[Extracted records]

------------------------------------------------------------------------

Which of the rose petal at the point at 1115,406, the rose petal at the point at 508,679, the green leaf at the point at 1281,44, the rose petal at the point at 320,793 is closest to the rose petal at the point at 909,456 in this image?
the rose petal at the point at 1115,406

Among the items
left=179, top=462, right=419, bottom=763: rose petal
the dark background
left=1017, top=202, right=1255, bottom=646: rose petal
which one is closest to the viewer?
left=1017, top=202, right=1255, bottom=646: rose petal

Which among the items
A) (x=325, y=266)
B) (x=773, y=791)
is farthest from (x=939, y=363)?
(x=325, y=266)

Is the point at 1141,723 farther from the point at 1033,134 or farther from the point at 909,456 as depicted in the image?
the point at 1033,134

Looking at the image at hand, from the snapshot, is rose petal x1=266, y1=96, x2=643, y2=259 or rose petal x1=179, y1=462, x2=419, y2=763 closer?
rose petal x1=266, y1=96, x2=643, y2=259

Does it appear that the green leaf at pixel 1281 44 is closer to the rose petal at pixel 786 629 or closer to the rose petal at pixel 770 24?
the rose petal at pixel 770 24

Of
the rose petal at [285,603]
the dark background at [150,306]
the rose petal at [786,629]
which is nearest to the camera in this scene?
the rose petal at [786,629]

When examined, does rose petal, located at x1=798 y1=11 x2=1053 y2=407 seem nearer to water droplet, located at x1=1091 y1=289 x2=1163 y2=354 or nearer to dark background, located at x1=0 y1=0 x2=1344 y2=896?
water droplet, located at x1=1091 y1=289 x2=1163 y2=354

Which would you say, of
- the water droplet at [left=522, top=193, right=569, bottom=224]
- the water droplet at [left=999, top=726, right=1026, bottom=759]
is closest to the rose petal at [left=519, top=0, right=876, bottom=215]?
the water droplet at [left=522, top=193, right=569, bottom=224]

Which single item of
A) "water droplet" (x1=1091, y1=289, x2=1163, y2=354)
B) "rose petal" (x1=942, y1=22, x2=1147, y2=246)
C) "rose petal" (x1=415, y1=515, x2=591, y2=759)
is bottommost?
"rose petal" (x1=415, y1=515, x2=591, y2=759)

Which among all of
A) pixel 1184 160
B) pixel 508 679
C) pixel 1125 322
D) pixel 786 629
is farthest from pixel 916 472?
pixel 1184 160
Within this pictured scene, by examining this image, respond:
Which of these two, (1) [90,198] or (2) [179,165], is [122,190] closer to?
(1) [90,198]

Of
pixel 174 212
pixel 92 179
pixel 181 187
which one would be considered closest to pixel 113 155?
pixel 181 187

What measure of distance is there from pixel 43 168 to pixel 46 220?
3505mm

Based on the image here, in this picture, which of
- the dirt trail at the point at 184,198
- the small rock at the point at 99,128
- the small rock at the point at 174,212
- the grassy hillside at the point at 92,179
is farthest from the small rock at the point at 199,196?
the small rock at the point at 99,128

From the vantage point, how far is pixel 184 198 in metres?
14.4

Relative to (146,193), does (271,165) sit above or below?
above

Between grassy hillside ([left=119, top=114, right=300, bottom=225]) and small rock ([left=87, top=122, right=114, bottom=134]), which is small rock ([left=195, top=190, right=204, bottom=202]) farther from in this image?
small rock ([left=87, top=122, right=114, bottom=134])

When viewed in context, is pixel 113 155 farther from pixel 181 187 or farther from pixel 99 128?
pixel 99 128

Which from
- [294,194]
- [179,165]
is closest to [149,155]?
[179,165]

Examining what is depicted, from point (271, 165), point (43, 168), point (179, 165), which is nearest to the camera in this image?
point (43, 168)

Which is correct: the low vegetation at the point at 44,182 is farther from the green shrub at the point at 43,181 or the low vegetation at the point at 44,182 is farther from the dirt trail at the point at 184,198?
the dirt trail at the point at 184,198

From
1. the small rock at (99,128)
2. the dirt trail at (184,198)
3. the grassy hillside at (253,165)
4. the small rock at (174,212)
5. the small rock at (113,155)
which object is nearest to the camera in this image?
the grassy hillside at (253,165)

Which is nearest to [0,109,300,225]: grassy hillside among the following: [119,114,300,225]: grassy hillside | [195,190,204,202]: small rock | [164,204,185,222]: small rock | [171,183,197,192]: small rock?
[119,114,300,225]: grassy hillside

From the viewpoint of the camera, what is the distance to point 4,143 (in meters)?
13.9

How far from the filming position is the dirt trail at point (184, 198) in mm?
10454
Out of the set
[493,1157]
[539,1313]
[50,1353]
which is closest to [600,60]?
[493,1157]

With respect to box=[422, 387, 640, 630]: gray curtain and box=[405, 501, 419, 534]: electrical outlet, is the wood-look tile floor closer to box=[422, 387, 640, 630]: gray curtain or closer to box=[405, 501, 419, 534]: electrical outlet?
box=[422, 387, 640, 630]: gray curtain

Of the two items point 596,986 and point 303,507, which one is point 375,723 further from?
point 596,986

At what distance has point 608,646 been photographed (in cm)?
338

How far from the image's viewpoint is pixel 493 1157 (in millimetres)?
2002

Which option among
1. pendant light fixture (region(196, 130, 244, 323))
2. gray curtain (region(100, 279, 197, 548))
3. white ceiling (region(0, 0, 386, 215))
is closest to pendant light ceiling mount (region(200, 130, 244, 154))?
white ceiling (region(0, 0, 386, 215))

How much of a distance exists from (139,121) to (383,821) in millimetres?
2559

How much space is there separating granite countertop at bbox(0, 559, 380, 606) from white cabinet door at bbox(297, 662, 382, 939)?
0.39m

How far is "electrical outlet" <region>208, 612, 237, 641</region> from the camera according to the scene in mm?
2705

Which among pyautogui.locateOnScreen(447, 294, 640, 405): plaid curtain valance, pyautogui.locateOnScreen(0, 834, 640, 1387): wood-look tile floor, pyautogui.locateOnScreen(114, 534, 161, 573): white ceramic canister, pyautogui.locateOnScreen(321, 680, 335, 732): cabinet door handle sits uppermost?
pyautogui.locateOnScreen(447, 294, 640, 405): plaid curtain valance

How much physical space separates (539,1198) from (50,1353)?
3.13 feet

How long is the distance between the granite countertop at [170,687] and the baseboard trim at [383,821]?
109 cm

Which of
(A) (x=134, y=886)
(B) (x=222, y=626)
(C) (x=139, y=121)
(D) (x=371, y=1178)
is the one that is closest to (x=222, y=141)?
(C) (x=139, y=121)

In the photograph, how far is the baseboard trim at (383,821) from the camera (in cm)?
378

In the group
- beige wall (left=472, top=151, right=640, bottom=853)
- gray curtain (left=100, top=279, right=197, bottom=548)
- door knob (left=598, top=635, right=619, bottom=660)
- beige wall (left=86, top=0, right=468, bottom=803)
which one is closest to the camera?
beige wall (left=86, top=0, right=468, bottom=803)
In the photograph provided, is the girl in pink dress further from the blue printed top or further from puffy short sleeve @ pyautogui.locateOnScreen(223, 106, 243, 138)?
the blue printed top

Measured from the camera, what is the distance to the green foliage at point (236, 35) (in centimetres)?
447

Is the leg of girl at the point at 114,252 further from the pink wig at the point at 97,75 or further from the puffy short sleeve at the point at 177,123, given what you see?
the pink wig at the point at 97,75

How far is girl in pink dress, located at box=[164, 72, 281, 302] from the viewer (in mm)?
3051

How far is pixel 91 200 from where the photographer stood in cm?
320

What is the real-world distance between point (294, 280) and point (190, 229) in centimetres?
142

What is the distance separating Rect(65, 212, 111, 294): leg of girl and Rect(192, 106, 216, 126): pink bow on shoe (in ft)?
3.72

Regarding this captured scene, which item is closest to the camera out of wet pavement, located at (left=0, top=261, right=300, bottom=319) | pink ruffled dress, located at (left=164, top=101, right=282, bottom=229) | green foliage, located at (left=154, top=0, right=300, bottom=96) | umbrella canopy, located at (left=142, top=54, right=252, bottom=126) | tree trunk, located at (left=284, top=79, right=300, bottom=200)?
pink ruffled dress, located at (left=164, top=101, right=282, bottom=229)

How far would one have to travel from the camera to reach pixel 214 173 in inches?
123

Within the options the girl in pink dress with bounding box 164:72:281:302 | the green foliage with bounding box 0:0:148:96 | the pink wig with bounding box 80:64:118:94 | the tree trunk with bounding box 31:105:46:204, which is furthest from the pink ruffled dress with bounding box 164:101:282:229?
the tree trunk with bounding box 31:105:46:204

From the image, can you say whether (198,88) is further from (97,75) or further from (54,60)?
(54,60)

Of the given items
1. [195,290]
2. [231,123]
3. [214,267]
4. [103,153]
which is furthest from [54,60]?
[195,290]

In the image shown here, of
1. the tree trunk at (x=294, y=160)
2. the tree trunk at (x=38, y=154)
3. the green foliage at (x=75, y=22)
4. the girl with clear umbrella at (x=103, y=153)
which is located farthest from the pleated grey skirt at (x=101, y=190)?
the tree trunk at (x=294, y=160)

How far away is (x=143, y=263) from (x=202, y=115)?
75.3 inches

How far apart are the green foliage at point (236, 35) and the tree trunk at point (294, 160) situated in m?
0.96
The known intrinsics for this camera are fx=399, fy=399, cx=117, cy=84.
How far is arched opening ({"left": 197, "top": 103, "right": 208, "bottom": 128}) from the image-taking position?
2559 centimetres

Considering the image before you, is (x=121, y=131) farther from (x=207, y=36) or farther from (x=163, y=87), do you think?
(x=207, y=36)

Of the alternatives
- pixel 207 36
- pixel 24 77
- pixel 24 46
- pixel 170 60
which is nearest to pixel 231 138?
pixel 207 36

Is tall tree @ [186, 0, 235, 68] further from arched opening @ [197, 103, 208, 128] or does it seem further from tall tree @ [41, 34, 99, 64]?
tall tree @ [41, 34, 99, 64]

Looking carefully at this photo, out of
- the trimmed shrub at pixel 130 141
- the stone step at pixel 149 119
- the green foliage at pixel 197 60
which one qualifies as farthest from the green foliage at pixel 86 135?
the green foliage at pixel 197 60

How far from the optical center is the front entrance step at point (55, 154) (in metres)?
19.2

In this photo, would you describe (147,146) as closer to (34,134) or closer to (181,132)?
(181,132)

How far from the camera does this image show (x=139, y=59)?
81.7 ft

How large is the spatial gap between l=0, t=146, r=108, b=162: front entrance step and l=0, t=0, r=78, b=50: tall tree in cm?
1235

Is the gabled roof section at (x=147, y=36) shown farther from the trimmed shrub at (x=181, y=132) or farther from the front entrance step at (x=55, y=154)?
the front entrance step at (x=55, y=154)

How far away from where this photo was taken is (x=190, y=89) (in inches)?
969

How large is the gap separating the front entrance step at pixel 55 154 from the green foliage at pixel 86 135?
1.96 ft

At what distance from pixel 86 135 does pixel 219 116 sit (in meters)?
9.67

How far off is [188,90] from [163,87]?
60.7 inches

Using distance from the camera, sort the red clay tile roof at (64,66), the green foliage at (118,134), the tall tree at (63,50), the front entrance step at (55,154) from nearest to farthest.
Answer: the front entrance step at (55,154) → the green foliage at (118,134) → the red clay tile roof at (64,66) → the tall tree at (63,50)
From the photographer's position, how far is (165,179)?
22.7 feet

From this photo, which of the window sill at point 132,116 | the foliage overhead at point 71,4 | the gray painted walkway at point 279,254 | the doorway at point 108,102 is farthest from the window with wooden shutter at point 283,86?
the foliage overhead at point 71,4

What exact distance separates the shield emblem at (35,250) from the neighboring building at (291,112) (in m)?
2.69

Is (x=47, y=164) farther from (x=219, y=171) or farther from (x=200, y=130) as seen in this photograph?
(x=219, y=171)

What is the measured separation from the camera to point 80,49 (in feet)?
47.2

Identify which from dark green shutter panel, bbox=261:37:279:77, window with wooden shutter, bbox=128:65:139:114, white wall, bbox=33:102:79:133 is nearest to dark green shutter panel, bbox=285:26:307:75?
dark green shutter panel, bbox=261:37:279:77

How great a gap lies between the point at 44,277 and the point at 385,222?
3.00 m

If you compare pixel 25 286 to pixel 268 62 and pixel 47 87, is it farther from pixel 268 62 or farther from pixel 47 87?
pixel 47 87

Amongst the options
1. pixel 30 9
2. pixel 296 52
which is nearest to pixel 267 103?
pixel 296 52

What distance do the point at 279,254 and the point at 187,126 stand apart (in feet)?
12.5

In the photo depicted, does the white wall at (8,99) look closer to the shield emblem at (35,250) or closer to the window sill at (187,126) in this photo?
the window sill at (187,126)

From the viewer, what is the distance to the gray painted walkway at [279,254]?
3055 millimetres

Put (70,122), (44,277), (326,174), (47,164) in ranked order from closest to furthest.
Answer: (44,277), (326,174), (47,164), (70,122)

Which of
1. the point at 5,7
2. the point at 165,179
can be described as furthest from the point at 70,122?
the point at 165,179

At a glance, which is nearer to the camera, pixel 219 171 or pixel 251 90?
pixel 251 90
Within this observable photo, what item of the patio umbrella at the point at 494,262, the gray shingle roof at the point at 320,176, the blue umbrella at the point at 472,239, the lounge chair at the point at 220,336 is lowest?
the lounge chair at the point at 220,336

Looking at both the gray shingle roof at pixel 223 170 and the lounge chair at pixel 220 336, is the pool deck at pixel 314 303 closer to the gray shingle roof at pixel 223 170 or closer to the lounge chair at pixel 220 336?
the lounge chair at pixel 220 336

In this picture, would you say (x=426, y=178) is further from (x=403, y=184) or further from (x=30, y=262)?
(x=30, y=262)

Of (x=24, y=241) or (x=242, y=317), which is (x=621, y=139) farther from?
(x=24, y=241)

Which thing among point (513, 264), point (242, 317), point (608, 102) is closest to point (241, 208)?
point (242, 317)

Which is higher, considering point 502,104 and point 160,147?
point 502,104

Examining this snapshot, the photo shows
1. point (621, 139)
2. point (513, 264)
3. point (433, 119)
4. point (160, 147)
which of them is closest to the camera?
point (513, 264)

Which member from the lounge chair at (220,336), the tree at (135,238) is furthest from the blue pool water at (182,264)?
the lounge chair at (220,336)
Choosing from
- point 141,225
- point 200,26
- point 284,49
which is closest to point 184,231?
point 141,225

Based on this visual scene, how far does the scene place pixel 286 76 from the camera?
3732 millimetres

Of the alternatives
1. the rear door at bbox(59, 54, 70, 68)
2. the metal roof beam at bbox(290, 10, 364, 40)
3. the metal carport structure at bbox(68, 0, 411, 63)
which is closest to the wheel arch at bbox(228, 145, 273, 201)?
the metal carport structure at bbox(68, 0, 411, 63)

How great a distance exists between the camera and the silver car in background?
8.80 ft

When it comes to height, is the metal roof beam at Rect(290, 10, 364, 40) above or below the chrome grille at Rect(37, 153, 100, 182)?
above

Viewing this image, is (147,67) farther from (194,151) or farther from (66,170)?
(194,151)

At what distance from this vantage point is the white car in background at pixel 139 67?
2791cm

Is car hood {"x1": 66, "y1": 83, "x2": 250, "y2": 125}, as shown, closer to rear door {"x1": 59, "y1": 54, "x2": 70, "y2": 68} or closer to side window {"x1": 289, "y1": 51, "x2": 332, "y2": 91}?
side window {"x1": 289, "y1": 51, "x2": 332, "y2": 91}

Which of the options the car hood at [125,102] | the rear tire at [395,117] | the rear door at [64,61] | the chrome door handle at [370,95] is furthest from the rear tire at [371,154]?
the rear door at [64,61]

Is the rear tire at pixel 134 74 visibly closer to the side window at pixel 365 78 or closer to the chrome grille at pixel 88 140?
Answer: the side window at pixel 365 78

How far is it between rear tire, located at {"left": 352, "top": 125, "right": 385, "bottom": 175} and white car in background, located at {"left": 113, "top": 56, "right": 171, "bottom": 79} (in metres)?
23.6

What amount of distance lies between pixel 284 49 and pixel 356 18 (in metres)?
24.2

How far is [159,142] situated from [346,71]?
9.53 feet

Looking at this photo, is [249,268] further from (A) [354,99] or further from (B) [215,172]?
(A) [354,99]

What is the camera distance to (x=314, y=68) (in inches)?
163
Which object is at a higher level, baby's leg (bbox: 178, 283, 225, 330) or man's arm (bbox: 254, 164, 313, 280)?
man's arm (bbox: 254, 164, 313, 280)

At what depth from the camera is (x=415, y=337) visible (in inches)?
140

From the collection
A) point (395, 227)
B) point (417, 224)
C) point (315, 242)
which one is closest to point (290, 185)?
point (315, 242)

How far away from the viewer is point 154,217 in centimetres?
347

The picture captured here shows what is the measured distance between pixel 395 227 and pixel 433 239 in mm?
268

------------------------------------------------------------------------

> Instruction: Emit verbatim the lines running from the one with "Is the rear" through the last line of the data, both endpoints inclusive.

> Final result:
Is the rear tire at pixel 134 74 visibly closer to the side window at pixel 365 78 or closer to the chrome grille at pixel 88 140?
Answer: the side window at pixel 365 78

How far is it between rear tire, located at {"left": 352, "top": 125, "right": 385, "bottom": 175} and white car in background, located at {"left": 113, "top": 56, "right": 171, "bottom": 79} (in metres)?
23.6

What amount of distance lies between pixel 284 49 and pixel 356 18 (in metres)?
24.2

How far is [159,142] situated from [346,71]?
9.53 feet

Looking at this photo, is [249,268] further from (A) [354,99] or further from (B) [215,172]?
(A) [354,99]

What is the camera distance to (x=314, y=68) (in inches)?
163
Which object is at a higher level, baby's leg (bbox: 178, 283, 225, 330) or man's arm (bbox: 254, 164, 313, 280)?
man's arm (bbox: 254, 164, 313, 280)

At what depth from the camera is (x=415, y=337) visible (in inches)?
140

From the collection
A) point (395, 227)
B) point (417, 224)
C) point (315, 242)
which one is closest to point (290, 185)?
point (315, 242)

How far away from the viewer is point 154,217 in centimetres?
347

The picture captured here shows what is the measured distance between pixel 395 227 and pixel 433 239 in mm?
268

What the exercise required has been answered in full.